**** TEXT EXCERPT

In the Lost Lands (Paul WS Anderson, 2025)

Unfortunately, I don’t make it out to the movie theatre much these days. Between my day job driving my kids to and from baseball and ballet practices at least five times (each) a week and my writing about Chinese language films (which rarely play at theatres near me) over at The Chinese Cinema and my coverage of various international film festivals at InReview Online (which is entirely done via screener), there’s not a whole lot of time in my week for doing what I really love most: watching a movie, big. I did get to the Grand Illusion before it closed for a martial arts triple feature (and a tour around my old stomping grounds, which look almost nothing like they did the last time I worked in the U-District). And I made sure to catch Tsui Hark’s latest, which happened to be playing at one of the mall theatres nearby. Other than that, the last time I was in a theatre was for a self-made double feature of Furiosa and I Saw the TV Glow last summer. But of course I had to roll out opening weekend for Milla Jovovich and Paul WS Anderson’s latest.

When last we saw PWSA and Milla, they were remaking Hell in the Pacific along with Tony Jaa in the guise of a video game adaptation with Monster Hunter. This time, they take their stab at a George RR Martin-style bloody fantasy adventure by adapting a short story by. . . George RR Martin. The project originated with Jovovich, who, as Anderson says in this interviews with critics Rob Sweeney and Bilge Ebiri, has long been a huge fantasy fan and shepherded the project for years. Unlike Game of Thrones’s medieval high fantasy setting, however, this Martin story takes place in a post-apocalyptic future, one more reminiscent of George Miller’s Mad Max world than Lord of the Rings. That’s the visual approach Anderson adopts as well, blending real environments with computer-generated imagery in a cinematic unreality that recalls Furiosa as much as anything else.

********

__TASK DETAILS__: Resume the review of In the Lost Lands from the point where it stops.

**** GIVEN DATA

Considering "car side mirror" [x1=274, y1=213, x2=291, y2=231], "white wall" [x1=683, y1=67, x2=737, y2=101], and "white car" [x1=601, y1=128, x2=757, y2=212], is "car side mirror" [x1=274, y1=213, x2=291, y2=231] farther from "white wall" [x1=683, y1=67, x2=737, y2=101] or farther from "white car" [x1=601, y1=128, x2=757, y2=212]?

********

__ANSWER TO THIS EXERCISE__:
Eschewing the desert orange and open blue skies of Miller’s films, though, Anderson opts for a highly stylized and desaturated color palette, ranging from sepia to mud gray, with only occasional forays into blue or green (and very little red). Anderson has worked in this vein before, with Death Race and Resident Evil: The Final Chapter, and while its not a visual scheme that I find particularly appealing, it does make sense as his vision of the world after the fall is one of relentless bleakness and violence where nature, like humanity, has all the color drained out of it. Lost Lands, at least, is not as monochromatic as Death Race, as its variety of environments and settings allows for some alternation between gray and brown, just enough to keep things interesting.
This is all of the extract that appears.